If you built a RAG pipeline in 2024, you already did context engineering. You just called it something else, and you probably did the most important part backwards.
The term arrived loudly in June 2025. Shopify's Tobi Lütke posted that he preferred "context engineering" to "prompt engineering" because it "describes the core skill better: the art of providing all the context for the task to be plausibly solvable by the LLM." Six days later Andrej Karpathy amplified it: "+1 for 'context engineering' over 'prompt engineering'," calling it "the delicate art and science of filling the context window with just the right information for the next step." The reframe stuck. By the time Anthropic published its engineering guide later in 2025, the framing was settled: prompt engineering is a subset of a larger problem.
Here is the part most pipelines get wrong. The instinct from the RAG era is to fill the window — more retrieved chunks, more history, more tool schemas, because the model has 200K tokens and unused capacity feels wasted. That instinct treats context as a bucket. It is not a bucket. It is a budget that degrades as you spend it.
The numbers say the window lies to you
The cleanest evidence is Chroma's 2025 Context Rot report. They ran 18 frontier models — GPT-4.1, Claude 4, Gemini 2.5, Qwen3 among them — and found that every single one got less reliable as input length grew. Crucially, this happened well before any model approached its context limit. Capacity available does not mean capacity usable.
This is not new physics; it is the maturation of a finding from 2023. Liu et al.'s "Lost in the Middle" (TACL 2024) showed model accuracy follows a U-shaped curve against the position of the relevant fact: strong at the start, strong at the end, and significantly worse when the needle sits in the middle of a long context. The same fact, moved 40,000 tokens inward, becomes harder to retrieve. Position is not free.
The mechanism is mechanical. Transformer attention is quadratic: every token attends to every other token. Chroma's framing makes the scale concrete — a 100,000-token context implies on the order of 10 billion pairwise relationships competing for the same finite attention. Anthropic puts the same idea in budget language: models have a finite "attention budget," and "every new token introduced... depletes this budget by some amount." Add a token and you do not just pay for that token — you dilute the signal of every token already there.
The scarce resource is not space in the window. It is the model's attention, and you spend it on every token you add, useful or not.
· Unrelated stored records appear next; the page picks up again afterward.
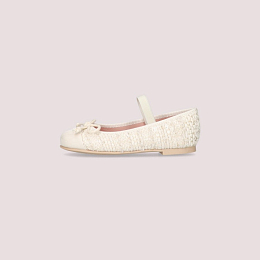 Балетки SHADE PERLA MONAE от бренда PRETTY BALLERINAS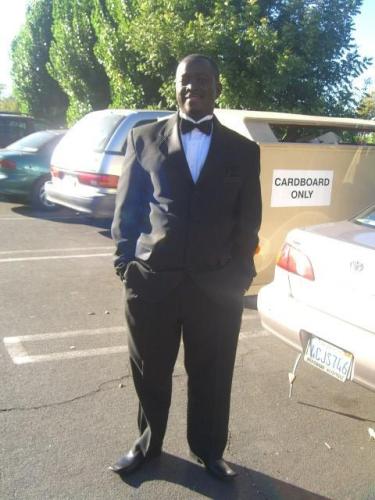 Nelson Kazinja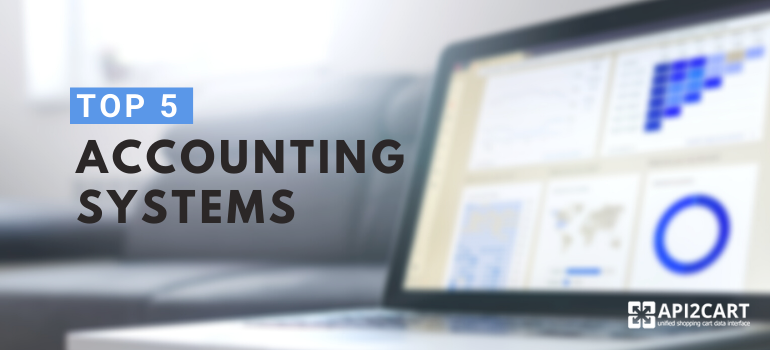 accounting system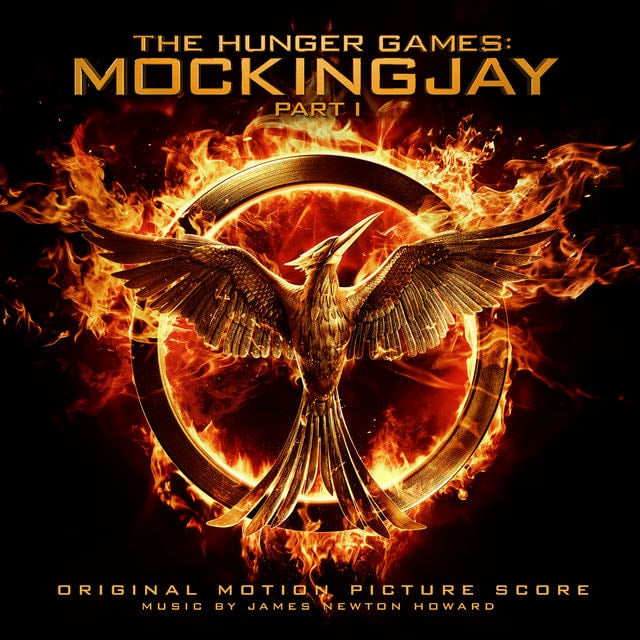 The Hanging Tree - From "The Hunger Games: Mockingjay" Soundtraclk - Song · James Newton Howard, Jennifer Lawrence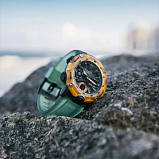 G-SHOCK GA-2000HC-3A
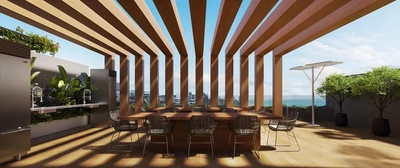 Apartamento, 3 quartos, 101 m² - Foto 3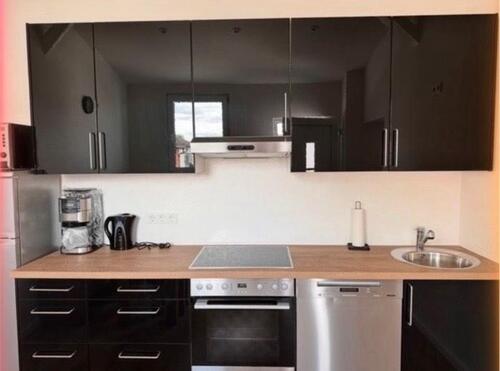 Foto - Etagenwohnung in Büttelborn zur Miete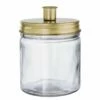 Bougeoir CANDLE JAR -Home24 Soldes 1000339239 220311 010 IMAGE P000000001000339239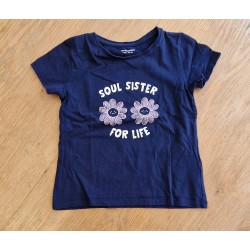 T-shirt manche courte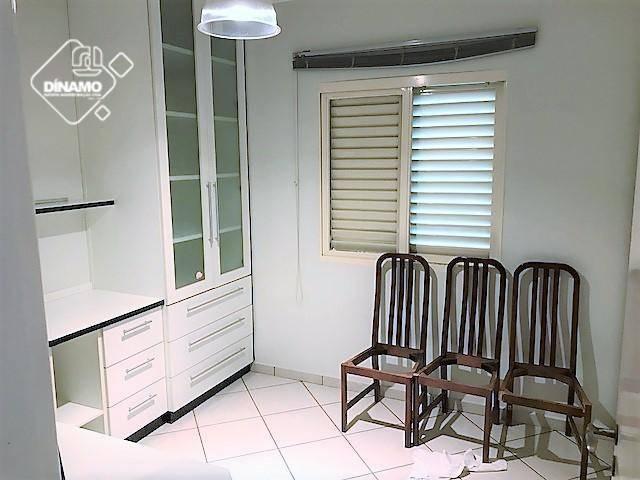 Apartamento residencial para locação, vila tibério, ribeirão preto - ap2711. - Foto 6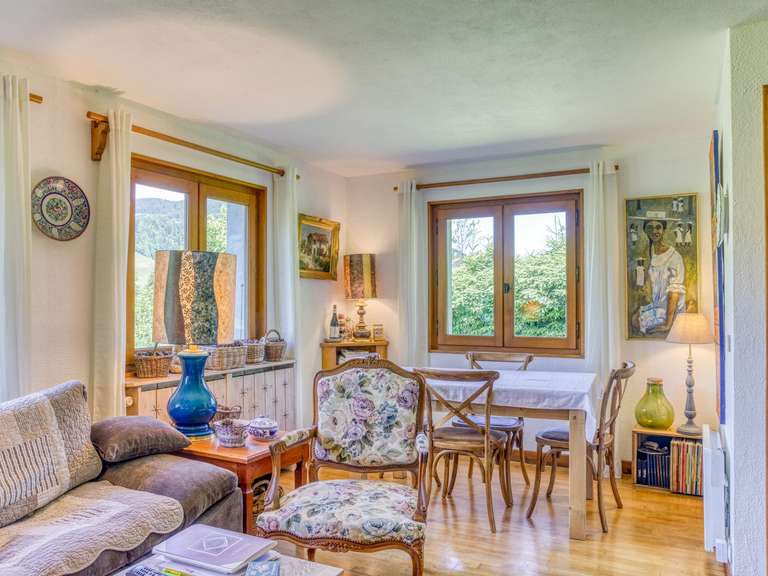 House Megève - 6 bedrooms - 187m²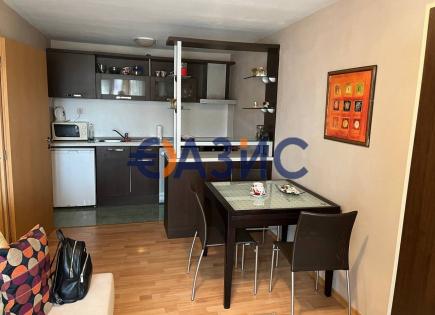 Apartment für 60 000 euro in Nessebar, Bulgarien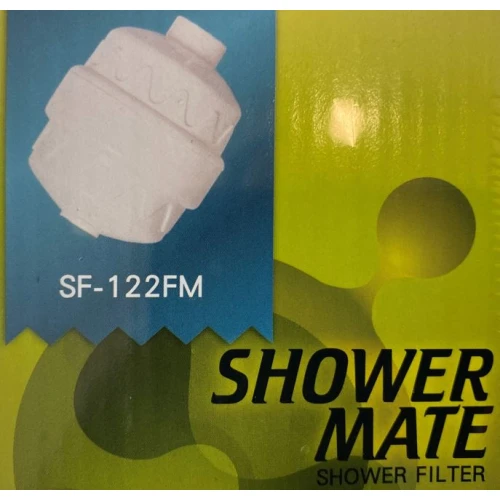 INLINE SHOWER MATE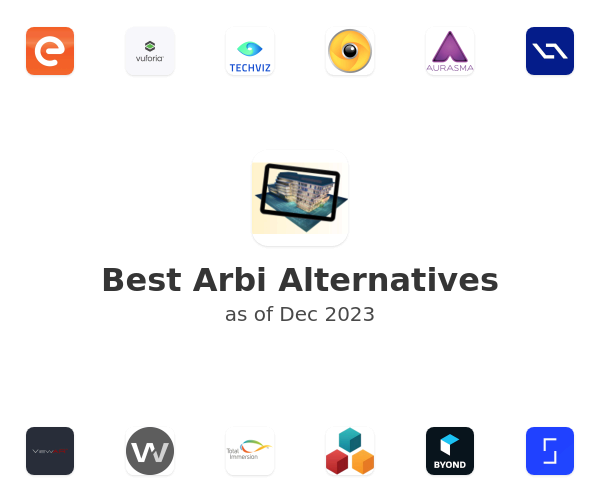 Best Arbi Alternatives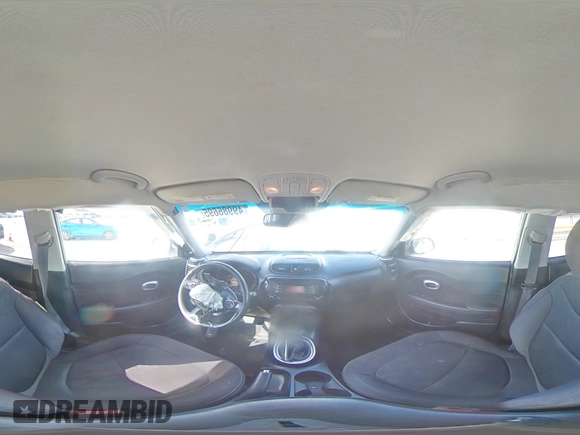 2016 Kia Soul with VIN KNDJN2A28G7868430, listed as a Copart auction lot 49986695 with 73,301 mi miles and Salvage Title. Bid and sale history available at carsss.com. Image 16.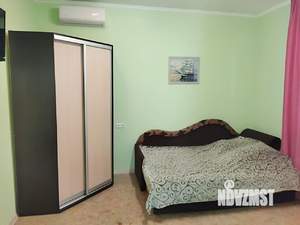 Дом 35м², 1-этажный, посуточно, 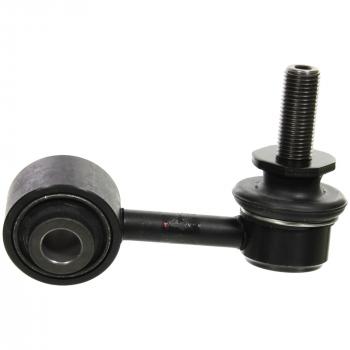 2014 Toyota Sequoia Suspension Stabilizer Bar Link Front Left Moog K750179 image 2 of 2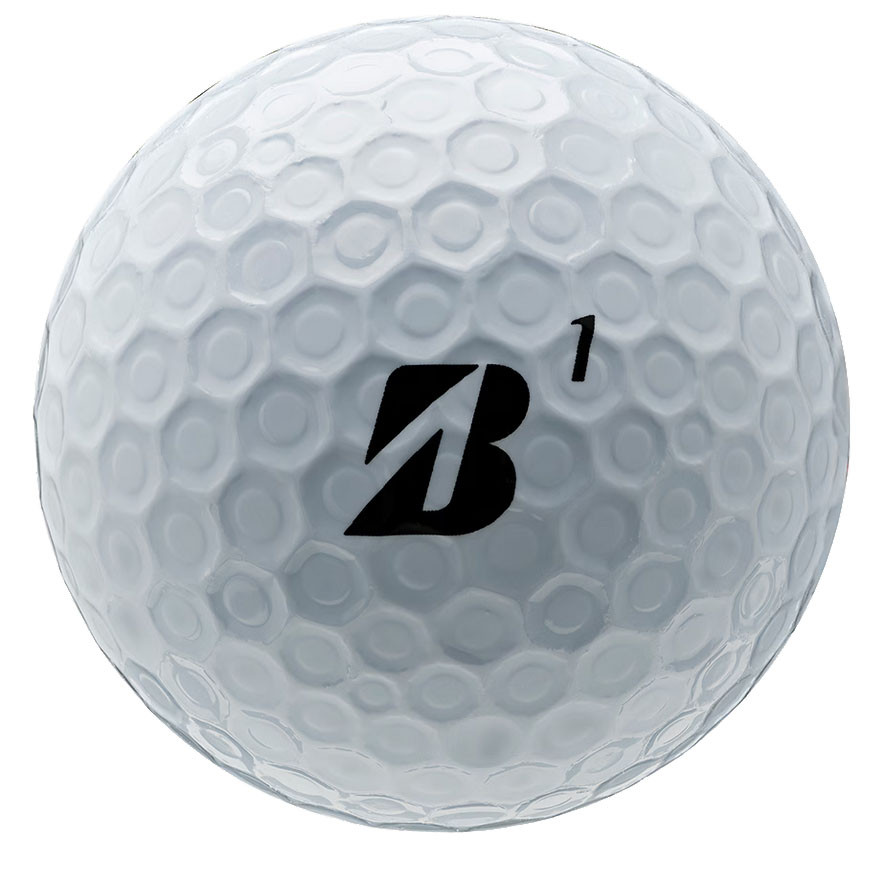 Bridgestone e12 Straight Golf Balls | Fiddler's Green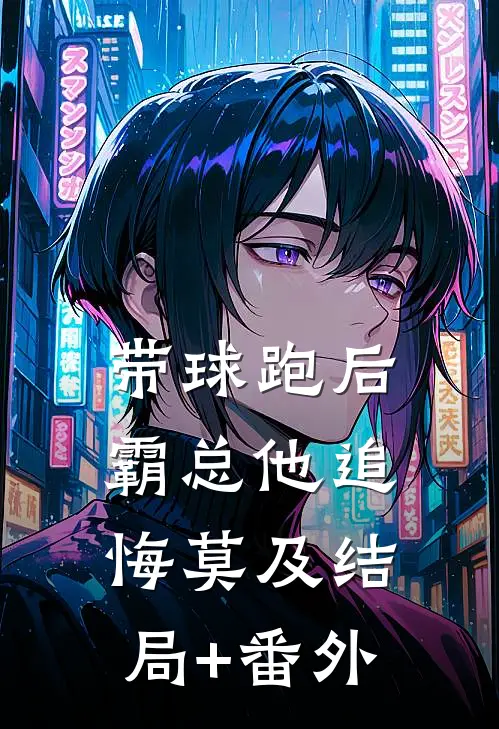 带球跑后，霸总他追悔莫及结局+番外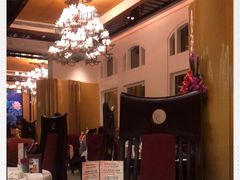 -晶荷轩(香港迪士尼乐园酒店)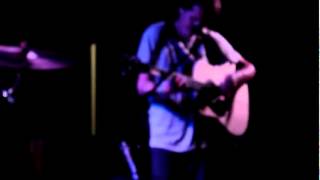 Black Flies  Ben Howard live at SXSW 160312 [upl. by Treble]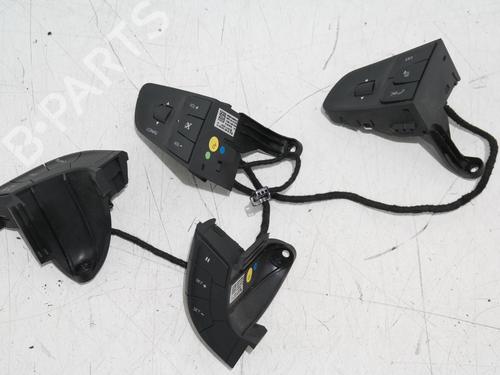 Interruttore Interruttore PEUGEOT 508 I (8D_) 1.6 HDi (112 hp) 36616491 36616491
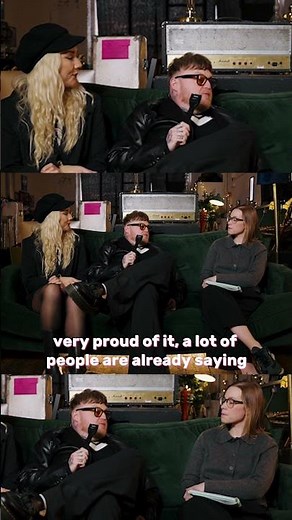 The Lottery Winners’ new album is finally out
So the discipline is eviction, not accumulation
Once you accept that attention decays as the window fills, the job inverts. You are no longer maximizing what you put in. You are minimizing it — Anthropic's phrasing is finding "the smallest possible set of high-signal tokens that maximize the likelihood of some desired outcome." Curation, then eviction. Four moves do most of the work, and three of them are about removing context, not adding it.
Retrieve just-in-time, not just-in-case. The RAG reflex is to fetch everything plausibly relevant and stuff it in up front. Better: let the agent pull context when it needs it — a file path, a query, a lookup at the moment of use — so the window holds what the current step requires rather than what the whole task might. Lazy loading is a context strategy, not just a performance one.
Compact long histories. A multi-turn agent accumulates tool outputs and dead ends. Compaction — summarizing the trajectory so far and discarding the raw transcript — resets the density of the window. You keep the conclusions and evict the scaffolding that produced them. Anthropic ships this directly: its context-management tooling treats summarization and memory as first-class.
Isolate subtasks in sub-agents. Give a noisy subtask — a deep search, a long file scan — its own clean context window. The sub-agent burns its budget on the messy work and returns only the distilled result to the parent. The orchestrator's window never sees the 30,000 tokens of intermediate junk. Isolation is how you spend a budget you do not own.
Load tools just-in-time. Tool definitions are tokens too. A 40-tool agent that injects all 40 schemas on every call is paying attention tax on 39 tools it will not use this turn. Surface definitions when they become relevant.
What this means for your pipeline
If you came from RAG, the upgrade is not a new framework. It is a posture change. Stop optimizing recall — "did I retrieve everything relevant?" — and start optimizing density — "is every token in this window earning its place?" The two goals conflict more often than the marketing admits. A retriever that returns 20 mostly-relevant chunks can score better on recall and worse on task success, because the eight distractors rot the attention available to the twelve that mattered. Chroma's report names exactly this: semantically similar but irrelevant content actively misleads the model.
Prompt engineering was a search for the right string. Context engineering is operations on a living, shrinking budget — assemble, measure, evict, repeat, across every step of a running agent. The window is not the asset. The attention is. And unlike the window, it does not come back when you free up space; it only stretches thinner the more you ask of it.
Build accordingly. Curate hard, evict early, and stop confusing the size of the bucket with the amount of water the model can actually drink.